A candlelight vigil will be held at Texas State University tonight at 7 p.m.

The tragedy also hit hard for Ellis' former coach.

Atascocita High School coach Thomas Lowe said he had a smile, and personality that lit up the room.

"Whenever he walked into a room everyone would always asking him, 'What are you smiling about, Matt?' He was like, 'Hey, I'm here. It's a good day.' He was just that type of kid," Lowe said. "He would walk into a room and a lot of times you'd say, 'Well, Matt's here now."

Texas State University President Denise M. Trauth has suspended all Greek fraternity and sorority chapters at Texas State as a result of the tragedy.

Trauth's office released the following statement:

As president of Texas State University, I am deeply saddened by the tragic death of one of our students who attended an off-campus social event on Sunday evening hosted by members of a university fraternity. Following a call from friends, officers with the San Marcos Police Department found Matthew Ellis, a Phi Kappa Psi pledge, unresponsive on Monday morning at an apartment off campus. He was pronounced dead after EMS personnel were unable to revive him. My thoughts are with his family, friends, and the Texas State Community.

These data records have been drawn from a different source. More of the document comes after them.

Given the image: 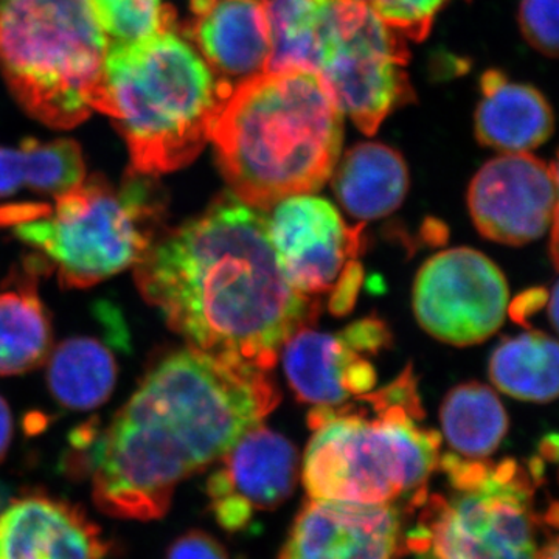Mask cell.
<instances>
[{
	"mask_svg": "<svg viewBox=\"0 0 559 559\" xmlns=\"http://www.w3.org/2000/svg\"><path fill=\"white\" fill-rule=\"evenodd\" d=\"M278 403L270 371L189 345L151 367L108 428L75 430L70 471L91 474L103 513L160 520L180 481L223 457Z\"/></svg>",
	"mask_w": 559,
	"mask_h": 559,
	"instance_id": "cell-1",
	"label": "cell"
},
{
	"mask_svg": "<svg viewBox=\"0 0 559 559\" xmlns=\"http://www.w3.org/2000/svg\"><path fill=\"white\" fill-rule=\"evenodd\" d=\"M135 283L190 347L267 371L319 312L280 270L266 213L230 191L165 230L135 264Z\"/></svg>",
	"mask_w": 559,
	"mask_h": 559,
	"instance_id": "cell-2",
	"label": "cell"
},
{
	"mask_svg": "<svg viewBox=\"0 0 559 559\" xmlns=\"http://www.w3.org/2000/svg\"><path fill=\"white\" fill-rule=\"evenodd\" d=\"M218 167L238 200L270 212L331 178L344 114L318 73L263 72L231 87L212 131Z\"/></svg>",
	"mask_w": 559,
	"mask_h": 559,
	"instance_id": "cell-3",
	"label": "cell"
},
{
	"mask_svg": "<svg viewBox=\"0 0 559 559\" xmlns=\"http://www.w3.org/2000/svg\"><path fill=\"white\" fill-rule=\"evenodd\" d=\"M234 86L180 35L175 17L140 43L108 47L94 110L116 121L132 170L156 178L200 156Z\"/></svg>",
	"mask_w": 559,
	"mask_h": 559,
	"instance_id": "cell-4",
	"label": "cell"
},
{
	"mask_svg": "<svg viewBox=\"0 0 559 559\" xmlns=\"http://www.w3.org/2000/svg\"><path fill=\"white\" fill-rule=\"evenodd\" d=\"M417 378L407 367L389 385L337 406L312 407L314 436L301 477L312 499L359 503L425 500L441 437L426 428Z\"/></svg>",
	"mask_w": 559,
	"mask_h": 559,
	"instance_id": "cell-5",
	"label": "cell"
},
{
	"mask_svg": "<svg viewBox=\"0 0 559 559\" xmlns=\"http://www.w3.org/2000/svg\"><path fill=\"white\" fill-rule=\"evenodd\" d=\"M106 50L90 0H0V70L47 127L70 130L94 112Z\"/></svg>",
	"mask_w": 559,
	"mask_h": 559,
	"instance_id": "cell-6",
	"label": "cell"
},
{
	"mask_svg": "<svg viewBox=\"0 0 559 559\" xmlns=\"http://www.w3.org/2000/svg\"><path fill=\"white\" fill-rule=\"evenodd\" d=\"M165 216L159 183L131 168L120 186L86 176L47 212L14 224V235L38 250L62 286L91 288L135 266L167 230Z\"/></svg>",
	"mask_w": 559,
	"mask_h": 559,
	"instance_id": "cell-7",
	"label": "cell"
},
{
	"mask_svg": "<svg viewBox=\"0 0 559 559\" xmlns=\"http://www.w3.org/2000/svg\"><path fill=\"white\" fill-rule=\"evenodd\" d=\"M448 495H426L406 547L426 559H539L535 511L539 471L443 455Z\"/></svg>",
	"mask_w": 559,
	"mask_h": 559,
	"instance_id": "cell-8",
	"label": "cell"
},
{
	"mask_svg": "<svg viewBox=\"0 0 559 559\" xmlns=\"http://www.w3.org/2000/svg\"><path fill=\"white\" fill-rule=\"evenodd\" d=\"M407 64L406 38L373 7L331 0L318 75L364 134L373 135L392 110L414 98Z\"/></svg>",
	"mask_w": 559,
	"mask_h": 559,
	"instance_id": "cell-9",
	"label": "cell"
},
{
	"mask_svg": "<svg viewBox=\"0 0 559 559\" xmlns=\"http://www.w3.org/2000/svg\"><path fill=\"white\" fill-rule=\"evenodd\" d=\"M271 210L272 248L290 288L316 304L329 294L334 314L352 310L362 282L364 224L348 227L331 202L312 193L286 198Z\"/></svg>",
	"mask_w": 559,
	"mask_h": 559,
	"instance_id": "cell-10",
	"label": "cell"
},
{
	"mask_svg": "<svg viewBox=\"0 0 559 559\" xmlns=\"http://www.w3.org/2000/svg\"><path fill=\"white\" fill-rule=\"evenodd\" d=\"M414 311L430 336L466 347L500 329L509 311V286L499 267L468 248L437 253L419 270Z\"/></svg>",
	"mask_w": 559,
	"mask_h": 559,
	"instance_id": "cell-11",
	"label": "cell"
},
{
	"mask_svg": "<svg viewBox=\"0 0 559 559\" xmlns=\"http://www.w3.org/2000/svg\"><path fill=\"white\" fill-rule=\"evenodd\" d=\"M392 334L382 320H358L340 333L301 326L283 344V367L290 388L314 407L337 406L377 385L371 356L389 347Z\"/></svg>",
	"mask_w": 559,
	"mask_h": 559,
	"instance_id": "cell-12",
	"label": "cell"
},
{
	"mask_svg": "<svg viewBox=\"0 0 559 559\" xmlns=\"http://www.w3.org/2000/svg\"><path fill=\"white\" fill-rule=\"evenodd\" d=\"M468 205L489 240L511 246L538 240L557 223V165L528 153H503L474 176Z\"/></svg>",
	"mask_w": 559,
	"mask_h": 559,
	"instance_id": "cell-13",
	"label": "cell"
},
{
	"mask_svg": "<svg viewBox=\"0 0 559 559\" xmlns=\"http://www.w3.org/2000/svg\"><path fill=\"white\" fill-rule=\"evenodd\" d=\"M300 460L288 439L255 426L221 457L207 492L213 516L229 532L245 528L255 511L274 510L293 495Z\"/></svg>",
	"mask_w": 559,
	"mask_h": 559,
	"instance_id": "cell-14",
	"label": "cell"
},
{
	"mask_svg": "<svg viewBox=\"0 0 559 559\" xmlns=\"http://www.w3.org/2000/svg\"><path fill=\"white\" fill-rule=\"evenodd\" d=\"M403 540L395 503L311 498L278 559H396Z\"/></svg>",
	"mask_w": 559,
	"mask_h": 559,
	"instance_id": "cell-15",
	"label": "cell"
},
{
	"mask_svg": "<svg viewBox=\"0 0 559 559\" xmlns=\"http://www.w3.org/2000/svg\"><path fill=\"white\" fill-rule=\"evenodd\" d=\"M108 544L83 510L27 495L0 511V559H103Z\"/></svg>",
	"mask_w": 559,
	"mask_h": 559,
	"instance_id": "cell-16",
	"label": "cell"
},
{
	"mask_svg": "<svg viewBox=\"0 0 559 559\" xmlns=\"http://www.w3.org/2000/svg\"><path fill=\"white\" fill-rule=\"evenodd\" d=\"M190 33L210 69L227 83L266 70L271 32L264 0H213L194 16Z\"/></svg>",
	"mask_w": 559,
	"mask_h": 559,
	"instance_id": "cell-17",
	"label": "cell"
},
{
	"mask_svg": "<svg viewBox=\"0 0 559 559\" xmlns=\"http://www.w3.org/2000/svg\"><path fill=\"white\" fill-rule=\"evenodd\" d=\"M480 87L474 128L481 145L503 153H528L550 139L554 110L538 90L513 83L499 70L485 72Z\"/></svg>",
	"mask_w": 559,
	"mask_h": 559,
	"instance_id": "cell-18",
	"label": "cell"
},
{
	"mask_svg": "<svg viewBox=\"0 0 559 559\" xmlns=\"http://www.w3.org/2000/svg\"><path fill=\"white\" fill-rule=\"evenodd\" d=\"M331 176L337 201L360 221L380 219L395 212L409 190V170L403 156L377 142L349 148Z\"/></svg>",
	"mask_w": 559,
	"mask_h": 559,
	"instance_id": "cell-19",
	"label": "cell"
},
{
	"mask_svg": "<svg viewBox=\"0 0 559 559\" xmlns=\"http://www.w3.org/2000/svg\"><path fill=\"white\" fill-rule=\"evenodd\" d=\"M0 290V377L27 373L50 352V316L39 299L40 264Z\"/></svg>",
	"mask_w": 559,
	"mask_h": 559,
	"instance_id": "cell-20",
	"label": "cell"
},
{
	"mask_svg": "<svg viewBox=\"0 0 559 559\" xmlns=\"http://www.w3.org/2000/svg\"><path fill=\"white\" fill-rule=\"evenodd\" d=\"M86 178L79 143L69 139L53 142L24 140L16 148L0 146V200L22 191L58 198Z\"/></svg>",
	"mask_w": 559,
	"mask_h": 559,
	"instance_id": "cell-21",
	"label": "cell"
},
{
	"mask_svg": "<svg viewBox=\"0 0 559 559\" xmlns=\"http://www.w3.org/2000/svg\"><path fill=\"white\" fill-rule=\"evenodd\" d=\"M47 380L61 406L92 411L106 403L116 388V359L94 337H70L51 353Z\"/></svg>",
	"mask_w": 559,
	"mask_h": 559,
	"instance_id": "cell-22",
	"label": "cell"
},
{
	"mask_svg": "<svg viewBox=\"0 0 559 559\" xmlns=\"http://www.w3.org/2000/svg\"><path fill=\"white\" fill-rule=\"evenodd\" d=\"M441 426L454 454L485 460L506 437L509 417L491 389L469 382L448 393L441 406Z\"/></svg>",
	"mask_w": 559,
	"mask_h": 559,
	"instance_id": "cell-23",
	"label": "cell"
},
{
	"mask_svg": "<svg viewBox=\"0 0 559 559\" xmlns=\"http://www.w3.org/2000/svg\"><path fill=\"white\" fill-rule=\"evenodd\" d=\"M330 2L264 0L271 32V55L264 72L307 70L318 73Z\"/></svg>",
	"mask_w": 559,
	"mask_h": 559,
	"instance_id": "cell-24",
	"label": "cell"
},
{
	"mask_svg": "<svg viewBox=\"0 0 559 559\" xmlns=\"http://www.w3.org/2000/svg\"><path fill=\"white\" fill-rule=\"evenodd\" d=\"M489 377L513 399L549 403L558 396V344L547 334H521L491 356Z\"/></svg>",
	"mask_w": 559,
	"mask_h": 559,
	"instance_id": "cell-25",
	"label": "cell"
},
{
	"mask_svg": "<svg viewBox=\"0 0 559 559\" xmlns=\"http://www.w3.org/2000/svg\"><path fill=\"white\" fill-rule=\"evenodd\" d=\"M90 3L108 47L140 43L176 17L160 0H90Z\"/></svg>",
	"mask_w": 559,
	"mask_h": 559,
	"instance_id": "cell-26",
	"label": "cell"
},
{
	"mask_svg": "<svg viewBox=\"0 0 559 559\" xmlns=\"http://www.w3.org/2000/svg\"><path fill=\"white\" fill-rule=\"evenodd\" d=\"M450 2L451 0H382L373 9L404 38L419 43L428 38L437 14Z\"/></svg>",
	"mask_w": 559,
	"mask_h": 559,
	"instance_id": "cell-27",
	"label": "cell"
},
{
	"mask_svg": "<svg viewBox=\"0 0 559 559\" xmlns=\"http://www.w3.org/2000/svg\"><path fill=\"white\" fill-rule=\"evenodd\" d=\"M522 35L533 49L546 57L558 55V0H522Z\"/></svg>",
	"mask_w": 559,
	"mask_h": 559,
	"instance_id": "cell-28",
	"label": "cell"
},
{
	"mask_svg": "<svg viewBox=\"0 0 559 559\" xmlns=\"http://www.w3.org/2000/svg\"><path fill=\"white\" fill-rule=\"evenodd\" d=\"M165 559H229L218 540L207 533L193 530L171 544Z\"/></svg>",
	"mask_w": 559,
	"mask_h": 559,
	"instance_id": "cell-29",
	"label": "cell"
},
{
	"mask_svg": "<svg viewBox=\"0 0 559 559\" xmlns=\"http://www.w3.org/2000/svg\"><path fill=\"white\" fill-rule=\"evenodd\" d=\"M547 299H549V296H547L544 289L528 290V293H525L524 296H521L520 299L514 300V304L511 305V318L524 323L528 312L538 311L540 308L546 307Z\"/></svg>",
	"mask_w": 559,
	"mask_h": 559,
	"instance_id": "cell-30",
	"label": "cell"
},
{
	"mask_svg": "<svg viewBox=\"0 0 559 559\" xmlns=\"http://www.w3.org/2000/svg\"><path fill=\"white\" fill-rule=\"evenodd\" d=\"M13 439V418L7 401L0 396V462L5 459Z\"/></svg>",
	"mask_w": 559,
	"mask_h": 559,
	"instance_id": "cell-31",
	"label": "cell"
},
{
	"mask_svg": "<svg viewBox=\"0 0 559 559\" xmlns=\"http://www.w3.org/2000/svg\"><path fill=\"white\" fill-rule=\"evenodd\" d=\"M539 559H558L557 539L551 540L550 544H547V546L540 550Z\"/></svg>",
	"mask_w": 559,
	"mask_h": 559,
	"instance_id": "cell-32",
	"label": "cell"
},
{
	"mask_svg": "<svg viewBox=\"0 0 559 559\" xmlns=\"http://www.w3.org/2000/svg\"><path fill=\"white\" fill-rule=\"evenodd\" d=\"M356 2L367 3V5L374 7L377 3L382 2V0H356Z\"/></svg>",
	"mask_w": 559,
	"mask_h": 559,
	"instance_id": "cell-33",
	"label": "cell"
}]
</instances>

As a result of this tragedy, I have suspended activities of all Greek fraternity and sorority chapters at Texas State. These chapters are prohibited from holding new-member events, chapter meetings, social functions, and philanthropic activities until a thorough review of the Greek Affairs system is completed.

I have asked Dr. Joanne Smith, Vice President for Student Affairs, who has responsibility for the Greek Affairs system, to immediately initiate this review and propose recommendations for reinstating fraternity and sorority chapters that demonstrate a commitment to the core values of Texas State and the ideals established by their respective national organizations.

It is imperative that our entire university community develop a culture that places the highest priority on the safety of its students, faculty, and staff.